1951 - Construction of a United States Air Force base in northern Greenland begins. "Thule Air Base" is completed in 1953.
1976 - Authentic 60’ Danish windmill originally built in 1848 in Nørre Snede, Denmark is purchased by the town of Elk Horn, Iowa. It is dissembled and shipped to Elk Horn where it is reassembled and becomes a Danish American landmark.
1977 - Danish American Heritage Society established to promote an interest in Danish culture, heritage, and language and to encourage research in the life, culture, and history of Danish Americans. The society also publishes a journal, The Bridge.
1980 - Nordic Heritage Museum established in Seattle, Washington
1983 - Danish Immigrant Museum established in Elk Horn, Iowa. In 1994 a new museum facility was completed which is the current location. In 2013 the name was changed to The Museum of Danish America.
1986 - Danish Immigrant Archive established at Dana College, Blair, Nebraska. After the closing of Dana College in 2010, the archives were moved to a new location in Blair and renamed The Danish American Archive and Library.
1988 - Elverhøj Museum of History and Art opens in Solvang, California.
1991 - Danish Home of Chicago observes 100 years of operation.
1993 - Construction of new Danish Lutheran Church and Cultural Center in Yorba Linda, California. The Tom and Valley Knudsen Cultural Center, a reception hall connected to the church, is a primary meeting place for many Danish American clubs and events in Southern California.
1993 - Danish Heritage Museum of Danevang, Texas established.
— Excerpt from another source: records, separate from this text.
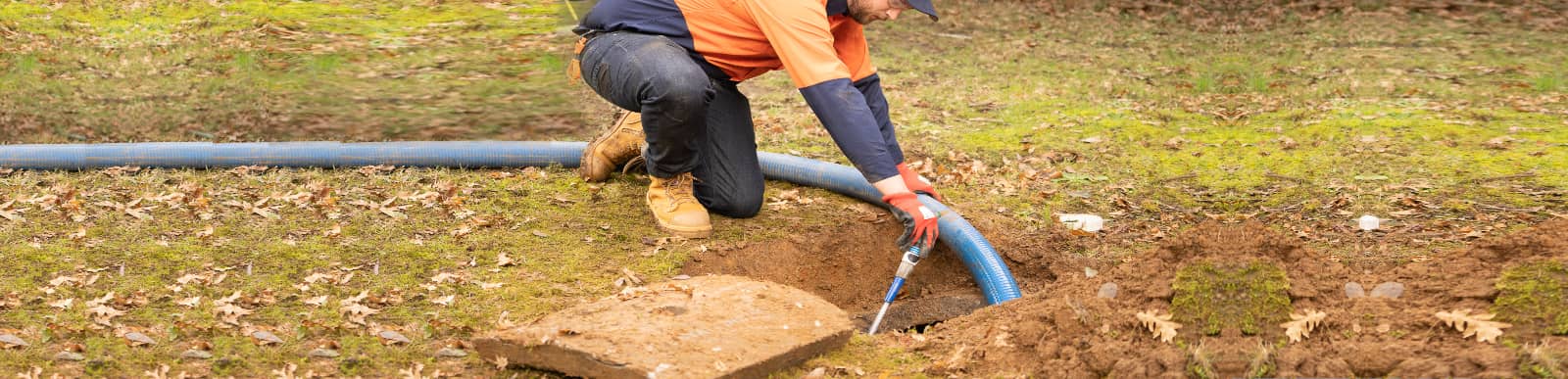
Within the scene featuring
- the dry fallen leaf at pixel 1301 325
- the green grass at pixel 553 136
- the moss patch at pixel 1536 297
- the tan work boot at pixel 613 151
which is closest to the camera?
the moss patch at pixel 1536 297

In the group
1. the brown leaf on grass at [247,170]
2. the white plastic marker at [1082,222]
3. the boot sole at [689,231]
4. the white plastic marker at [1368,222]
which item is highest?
the brown leaf on grass at [247,170]

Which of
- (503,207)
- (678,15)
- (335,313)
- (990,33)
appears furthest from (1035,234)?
(990,33)

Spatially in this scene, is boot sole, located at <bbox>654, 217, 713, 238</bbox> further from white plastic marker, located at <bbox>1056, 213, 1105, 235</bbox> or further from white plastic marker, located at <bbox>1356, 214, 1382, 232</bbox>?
white plastic marker, located at <bbox>1356, 214, 1382, 232</bbox>

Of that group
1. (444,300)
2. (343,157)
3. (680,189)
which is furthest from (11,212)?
(680,189)

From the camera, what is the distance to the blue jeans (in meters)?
4.30

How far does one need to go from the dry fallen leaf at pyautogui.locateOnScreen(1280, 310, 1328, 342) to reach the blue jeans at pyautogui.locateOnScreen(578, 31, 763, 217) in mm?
2260

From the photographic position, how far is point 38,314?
11.9 ft

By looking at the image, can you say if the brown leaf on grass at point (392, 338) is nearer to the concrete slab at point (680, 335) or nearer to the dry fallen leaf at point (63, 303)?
the concrete slab at point (680, 335)

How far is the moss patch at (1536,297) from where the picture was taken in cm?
266

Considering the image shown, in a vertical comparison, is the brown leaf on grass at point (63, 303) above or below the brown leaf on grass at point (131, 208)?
above

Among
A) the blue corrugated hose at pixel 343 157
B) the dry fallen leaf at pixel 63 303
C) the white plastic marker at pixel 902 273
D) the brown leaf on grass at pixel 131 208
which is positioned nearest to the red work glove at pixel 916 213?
the white plastic marker at pixel 902 273

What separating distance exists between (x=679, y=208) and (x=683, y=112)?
52 cm

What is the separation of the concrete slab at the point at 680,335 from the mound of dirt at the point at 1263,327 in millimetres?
389

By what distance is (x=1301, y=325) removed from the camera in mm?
2830
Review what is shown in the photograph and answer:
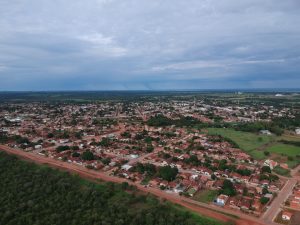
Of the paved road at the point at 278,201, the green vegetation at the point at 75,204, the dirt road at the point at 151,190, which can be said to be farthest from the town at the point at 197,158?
the green vegetation at the point at 75,204

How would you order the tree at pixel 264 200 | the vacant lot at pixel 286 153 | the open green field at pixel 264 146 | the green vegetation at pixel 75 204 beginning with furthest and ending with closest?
the open green field at pixel 264 146, the vacant lot at pixel 286 153, the tree at pixel 264 200, the green vegetation at pixel 75 204

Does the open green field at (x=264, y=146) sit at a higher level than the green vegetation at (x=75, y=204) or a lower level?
lower

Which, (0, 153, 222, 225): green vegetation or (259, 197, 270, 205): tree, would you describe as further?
(259, 197, 270, 205): tree

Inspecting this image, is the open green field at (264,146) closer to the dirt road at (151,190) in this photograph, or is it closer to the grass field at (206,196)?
the grass field at (206,196)

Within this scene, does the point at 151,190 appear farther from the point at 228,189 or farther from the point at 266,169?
the point at 266,169

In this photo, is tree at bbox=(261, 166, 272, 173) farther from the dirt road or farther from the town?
the dirt road

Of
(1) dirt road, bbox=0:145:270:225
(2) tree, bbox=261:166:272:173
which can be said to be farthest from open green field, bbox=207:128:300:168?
(1) dirt road, bbox=0:145:270:225

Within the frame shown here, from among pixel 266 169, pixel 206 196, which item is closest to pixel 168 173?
pixel 206 196

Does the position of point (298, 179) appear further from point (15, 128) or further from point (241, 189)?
point (15, 128)
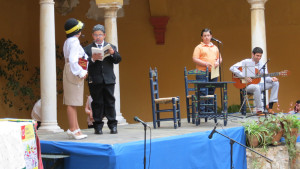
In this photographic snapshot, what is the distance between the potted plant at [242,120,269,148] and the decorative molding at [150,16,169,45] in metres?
6.79

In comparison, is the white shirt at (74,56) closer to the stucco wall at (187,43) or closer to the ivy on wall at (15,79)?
the ivy on wall at (15,79)

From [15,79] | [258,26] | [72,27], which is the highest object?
[258,26]

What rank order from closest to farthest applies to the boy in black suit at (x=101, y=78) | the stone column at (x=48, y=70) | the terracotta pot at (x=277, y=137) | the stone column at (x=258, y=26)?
1. the boy in black suit at (x=101, y=78)
2. the terracotta pot at (x=277, y=137)
3. the stone column at (x=48, y=70)
4. the stone column at (x=258, y=26)

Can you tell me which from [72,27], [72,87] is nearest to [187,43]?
[72,27]

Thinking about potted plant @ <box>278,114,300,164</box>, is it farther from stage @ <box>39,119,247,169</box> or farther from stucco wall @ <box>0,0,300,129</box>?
stucco wall @ <box>0,0,300,129</box>

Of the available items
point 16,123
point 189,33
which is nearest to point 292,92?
point 189,33

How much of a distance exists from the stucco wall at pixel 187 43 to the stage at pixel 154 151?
22.5 ft

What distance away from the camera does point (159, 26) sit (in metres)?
14.3

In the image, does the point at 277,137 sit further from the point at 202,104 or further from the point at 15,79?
the point at 15,79

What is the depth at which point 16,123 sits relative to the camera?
509cm

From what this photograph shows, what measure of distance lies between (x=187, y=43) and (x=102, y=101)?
7402mm

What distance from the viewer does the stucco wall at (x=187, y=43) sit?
1434cm

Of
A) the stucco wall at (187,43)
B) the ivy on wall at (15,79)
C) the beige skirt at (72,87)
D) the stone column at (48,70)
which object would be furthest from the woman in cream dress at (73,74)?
the stucco wall at (187,43)

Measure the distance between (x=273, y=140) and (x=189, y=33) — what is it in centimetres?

2010 - Following years of financial and enrollment struggles, Dana College, Blair, Nebraska closes its doors.
2012 - 100th anniversary of Rebild National Park Society celebrated on July 4 in Rebild Hills, Denmark near Aalborg with Queen Margrethe II in attendance.
2018 - Nordic Museum Seattle, Washington opens new museum facility in Ballard area of Seattle. Denmark Crown Princess Mary attends ribbon cutting. In 2019 the museum was granted National status by proclamation and renamed the National Nordic Museum.
2020 - Global coronavirus pandemic causes cancellation and postponement of nearly all Danish American gatherings, events and festivals and forces development of many online "virtual" events, museum exhibits, and meetings.